# ACTIONS TO TAKE:
A – Answer these about the salmon farming passage, one line each:
(i) What total number of jobs does the report's table add up to?
(ii) Roughly how many of those jobs will be in rural Scotland, if Inverness is counted as rural?
(iii) According to Steve Westbrook, what work do many partners of incoming workers do?
B – Pick up the salmon farming passage where it stops and keep writing.

# SELECTED PASSAGE:

::::

The report includes a table that shows the number of jobs in each element of the supply chain, which add up to the 10,340 that Gail Ross mentioned. Very approximately, almost half of those, or roughly 5,000, will be in rural Scotland—if Inverness is counted as rural—and nearly all of those will be in the Highlands and Islands. The vast majority of jobs on the sites are in the Highlands and Islands. The processing jobs have tended to move away from there and most are now in other parts of Scotland.

An important aspect of job types is that, in the Scottish economy, there is increasingly a problem with the number of jobs in low-earning occupations and sectors going up and the number of higher-paying ones going down. The rates of pay for the people who work on the farms is relatively good compared with, for example, people who work in processing.

Therefore, not only is salmon farming an important employer in terms of the total, but the types of jobs have been very suitable for the people in rural areas who might not have had other opportunities—particularly with the number of farming and fishing jobs going down in many areas.

Gail Ross

In the report, you also talk about additional economic benefits. I represent a big rural constituency, so I know that at many farm sites the people with those jobs have partners who have other jobs that do things such as keeping local schools open. What social and community impacts do fish farms have in rural areas?

The report also talks about a community charter for Scottish Salmon Producers Organisation members that includes a community benefit fund. Can you tell us more about that?

Steve Westbrook

I am not very familiar with the community benefit fund.

On the impacts of individual companies that have farming sites—we have done work for Marine Harvest, the Scottish Salmon Company, Wester Ross Salmon and others on the question of employment—it has actually been a very beneficial mixture. If a company comes into an area and creates 10 or 12 jobs, about half those jobs go to local people, who then benefit from them, but other people move in to fill the other jobs. That helps to repopulate or to increase the population of areas. The workers who come in might have partners who get other jobs. Work that we have done for companies shows that quite a lot of the partners work in local hospitals, teach in local schools and so on, so there is a very strong impact.

Another important impact is where a site is developed that is usable by other sectors; for example, leisure boats can use a marine site. The industries are very well integrated into their communities. That is certainly the message that we get. They are valued not just for the jobs that they provide, but for those wider impacts.

::::

# MATERIAL PROVIDED:

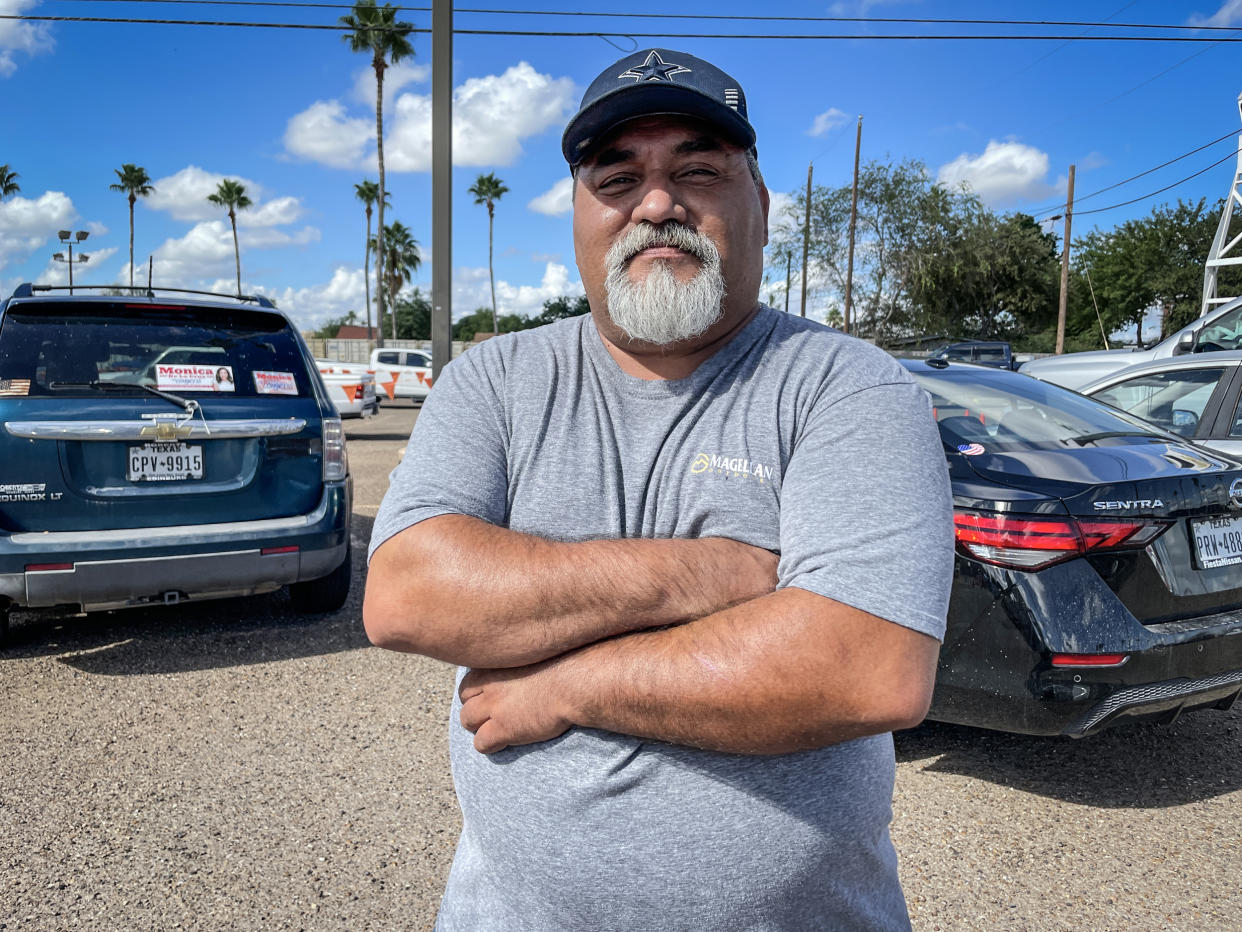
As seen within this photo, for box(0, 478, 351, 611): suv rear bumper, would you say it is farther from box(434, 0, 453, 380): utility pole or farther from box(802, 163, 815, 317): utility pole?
box(802, 163, 815, 317): utility pole

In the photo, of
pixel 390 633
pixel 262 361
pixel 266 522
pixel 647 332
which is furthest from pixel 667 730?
pixel 262 361

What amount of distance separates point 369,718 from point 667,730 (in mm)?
3135

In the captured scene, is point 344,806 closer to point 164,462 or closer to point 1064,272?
point 164,462

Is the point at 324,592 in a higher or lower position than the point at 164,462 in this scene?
lower

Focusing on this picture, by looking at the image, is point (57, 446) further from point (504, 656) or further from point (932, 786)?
point (932, 786)

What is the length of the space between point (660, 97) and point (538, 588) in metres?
0.88

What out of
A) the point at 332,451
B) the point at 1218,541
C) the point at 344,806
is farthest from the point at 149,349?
the point at 1218,541

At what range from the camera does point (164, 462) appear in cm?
444

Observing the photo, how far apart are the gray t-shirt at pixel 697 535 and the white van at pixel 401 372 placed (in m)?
24.5

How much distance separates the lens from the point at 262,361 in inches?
193

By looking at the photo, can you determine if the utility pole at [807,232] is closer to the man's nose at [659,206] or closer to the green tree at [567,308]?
the green tree at [567,308]

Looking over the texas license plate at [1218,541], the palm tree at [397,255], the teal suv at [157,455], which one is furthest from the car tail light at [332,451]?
the palm tree at [397,255]

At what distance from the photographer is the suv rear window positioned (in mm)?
4348

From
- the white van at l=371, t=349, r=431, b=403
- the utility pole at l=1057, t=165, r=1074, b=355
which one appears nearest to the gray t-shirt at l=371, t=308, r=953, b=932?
the white van at l=371, t=349, r=431, b=403
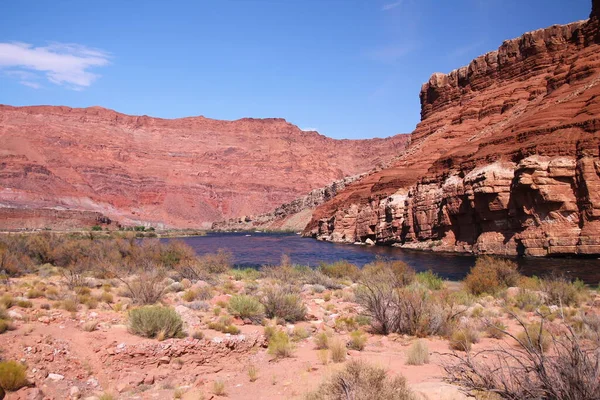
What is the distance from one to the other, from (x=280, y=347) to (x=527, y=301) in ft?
26.0

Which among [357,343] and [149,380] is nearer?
[149,380]

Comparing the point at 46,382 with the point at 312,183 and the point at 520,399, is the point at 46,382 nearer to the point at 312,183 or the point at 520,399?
the point at 520,399

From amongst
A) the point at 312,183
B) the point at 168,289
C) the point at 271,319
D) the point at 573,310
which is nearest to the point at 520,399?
the point at 271,319

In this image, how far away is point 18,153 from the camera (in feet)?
418

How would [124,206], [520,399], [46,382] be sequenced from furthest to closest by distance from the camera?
[124,206], [46,382], [520,399]

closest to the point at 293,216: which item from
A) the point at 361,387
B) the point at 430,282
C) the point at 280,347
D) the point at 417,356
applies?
the point at 430,282

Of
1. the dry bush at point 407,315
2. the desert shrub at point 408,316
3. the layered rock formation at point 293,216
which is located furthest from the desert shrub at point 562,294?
the layered rock formation at point 293,216

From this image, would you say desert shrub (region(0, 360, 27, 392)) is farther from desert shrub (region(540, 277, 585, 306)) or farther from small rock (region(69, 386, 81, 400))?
desert shrub (region(540, 277, 585, 306))

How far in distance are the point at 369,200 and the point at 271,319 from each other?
46078mm

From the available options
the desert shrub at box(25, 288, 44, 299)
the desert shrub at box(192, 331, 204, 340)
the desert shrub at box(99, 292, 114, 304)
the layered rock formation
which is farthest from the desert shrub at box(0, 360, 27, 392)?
the layered rock formation

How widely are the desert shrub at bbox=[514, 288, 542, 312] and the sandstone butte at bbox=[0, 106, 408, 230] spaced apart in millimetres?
88248

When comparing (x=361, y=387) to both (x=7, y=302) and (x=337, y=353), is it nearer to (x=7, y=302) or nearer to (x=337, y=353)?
(x=337, y=353)

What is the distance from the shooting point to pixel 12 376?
17.7 feet

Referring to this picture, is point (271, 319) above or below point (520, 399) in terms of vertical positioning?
below
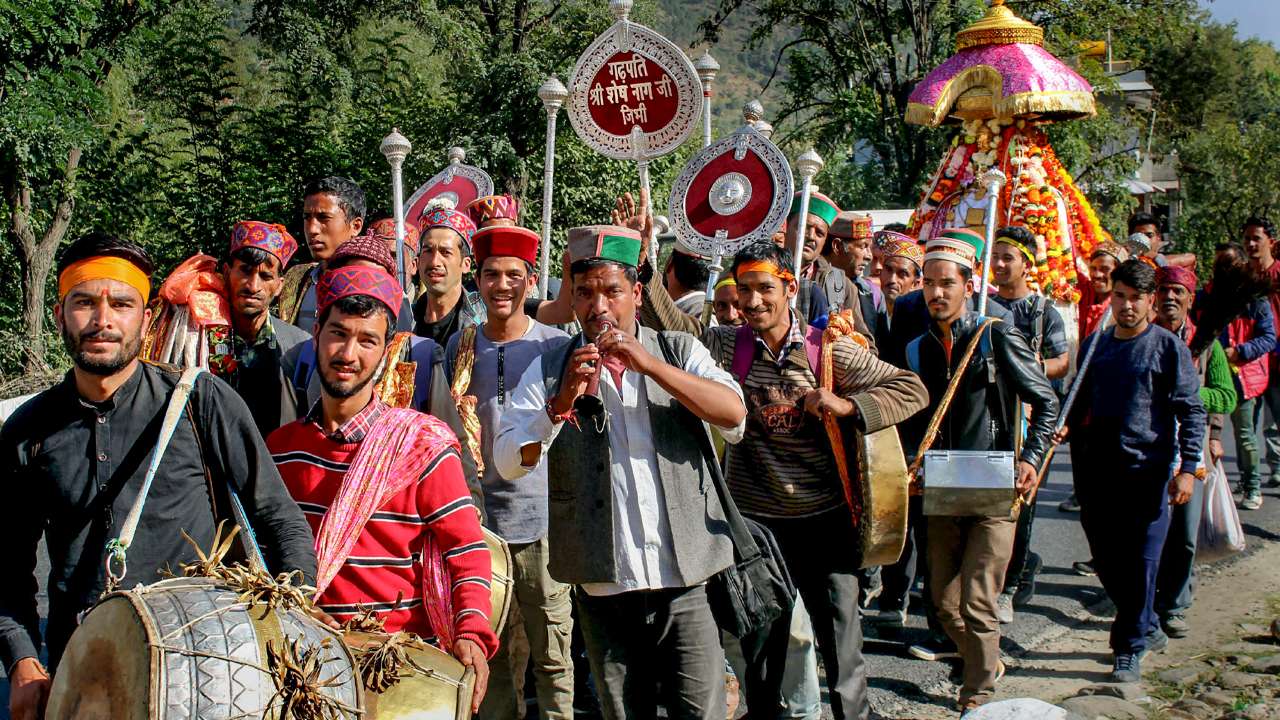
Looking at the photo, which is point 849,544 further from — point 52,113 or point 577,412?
point 52,113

::::

# YOUR WRITTEN ANSWERS:
A –
(i) 10,340
(ii) Roughly 5,000, almost half
(iii) They work in local hospitals and teach in local schools.

B –
We will move to the next question. Steve Westbrook has been put under the spotlight; maybe this question will allow some of the other witnesses to come in.

Jamie Greene (West Scotland) (Con)

Good morning, panel. I will start with some questions about statistics. I hope that someone on the panel has knowledge of them—I have gone through my briefing papers, but cannot find the specific ones that I am looking for.

What proportion of the salmon that are farmed in Scotland is consumed in the domestic market, and what percentage is exported?

The Convener

Steve Westbrook was about to answer that, but I want to see whether I can bring in another panellist. If anyone else would like to say something, they should indicate; if not, I will let Steve Westbrook answer. It looks like he is still under the spotlight.

Steve Westbrook

Exports are tricky, because the figures that you see are a combination of those for fish that are sold as produced and those for processed fish, and double counting can sometimes occur. There is also re-exporting. For example, fish from the Faroes go down to Grimsby, are re-exported, and then go into the export figures, even though they are not produced in this country. Therefore, the situation is quite complex. However, as a rule of thumb, around half of the Scottish production is consumed in the UK, either with or without its being processed and packaged here.

Jamie Greene

I apologise to Steve Westbrook. Unfortunately, this line of questioning might remain at your side of the table, but we have many other questions for the rest of the panel. Are the fish that are consumed in Scotland or the UK processed in the UK, or do they exit the UK and come back as processed products?

Steve Westbrook

I have not come across any examples of fish being processed elsewhere and then coming back. That might occasionally happen because of world markets but, generally speaking, all the value is added in the UK, although not always in Scotland.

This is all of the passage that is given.